No Inner Child Left Behind




The concept of us having an inner child or doing inner child work is usually viewed with great skepticism by most people I engage about it. I understand this as I felt the same way when I began my  healing journey from the devastation of my dysfunctional childhood. It is not easy for us to suspend disbelief. The problem lies in trying to look at it from the the mind set and thought process of an adult. this allows us to minimize and trivialize what happened to us as children.


The statement that I hear the most is ” My parents did the best they could at the time”. Though this maybe true, it stops the healing process before it can even start. In essence it ends up being a rationalization that keeps us from the truth that we desperately need to heal.


Is that how we learn in recovery to make amends. We just walk up to someone we have mistreated and say ” I’m sorry, I  was doing the best I could do at the time.” No, we take responsibility for our actions, make restitution if needed and change our behavior.


The example that I like to use is the fact that my mother sexually abused me at age five. Does anyone really think that was the best she could do at that time ? How could thinking that way help my healing in anyway.


A five year old does not have the cognitive ability to understand that his mother is wrong and bad for what she is doing to him. He only has the ability to think that it is his fault for what is happening to him. He must be bad or done something wrong. Therefore making himself responsible for what has happened.


Inner child work is what allows us to revisit these actions that have wounded us and see them for what they really are. Thus allowing us to work through our feelings and give the responsibility, shame and guilt back to whom it belongs.


Without the work there can be no forgiveness, understanding or letting go. We will stay wounded, victimized and vulnerable. Our spirit will remain weakened like a balloon with a leak in it. Our wounds causing us to act in ways that are self defeating and unproductive. Wondering why we never feel right, whole or complete. Never being able to standing firmly in who we really are and are meant to be. Always feeling that we are falling short because we are.

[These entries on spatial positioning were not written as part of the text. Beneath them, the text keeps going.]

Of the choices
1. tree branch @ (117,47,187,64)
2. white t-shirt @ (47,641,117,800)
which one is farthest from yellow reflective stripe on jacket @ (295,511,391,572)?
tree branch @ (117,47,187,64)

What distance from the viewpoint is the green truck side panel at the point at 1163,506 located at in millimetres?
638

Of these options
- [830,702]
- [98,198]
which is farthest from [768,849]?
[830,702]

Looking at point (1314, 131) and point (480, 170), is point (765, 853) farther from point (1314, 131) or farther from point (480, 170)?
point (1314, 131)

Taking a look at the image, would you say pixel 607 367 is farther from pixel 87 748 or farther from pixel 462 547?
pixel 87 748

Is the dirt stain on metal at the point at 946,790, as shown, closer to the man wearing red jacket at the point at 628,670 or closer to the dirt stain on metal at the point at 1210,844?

The only one that knows the truth about how we perceived and felt about what happened to us as children is the child within. They hold the secret to where we stuffed our feelings. How we compartmentalized our self and our lives so that we could survive. They alone know where they secured the glowing light of their innocence and purity for protection They are the only ones who can guide us to where the pieces of our fracture personalities  lie. Those pieces that we  needed in order for us to integrate. We need their help if we want to be whole again.


There is no bigger act of self love than to chose to do the work to heal and become whole again. It takes faith, courage and trust in a power greater than yourself. But, I can tell you from experience that it is worth every tear, sob, wail, heartache, bout of anger and feeling of sadness.


There is no out running  the past, because it can run much longer and farther than you. The only way out is through. But you don’t have to do it alone, there are people and help available.


Have you ever felt like something is missing. That you have this ache but are not sure for what. Are there parts of you you can’t access ? These awareness can be gifts if you chose to see and use them that way. They can guide you to the life you have been looking for.


Hears to the hope you chose love and the path to healing !!!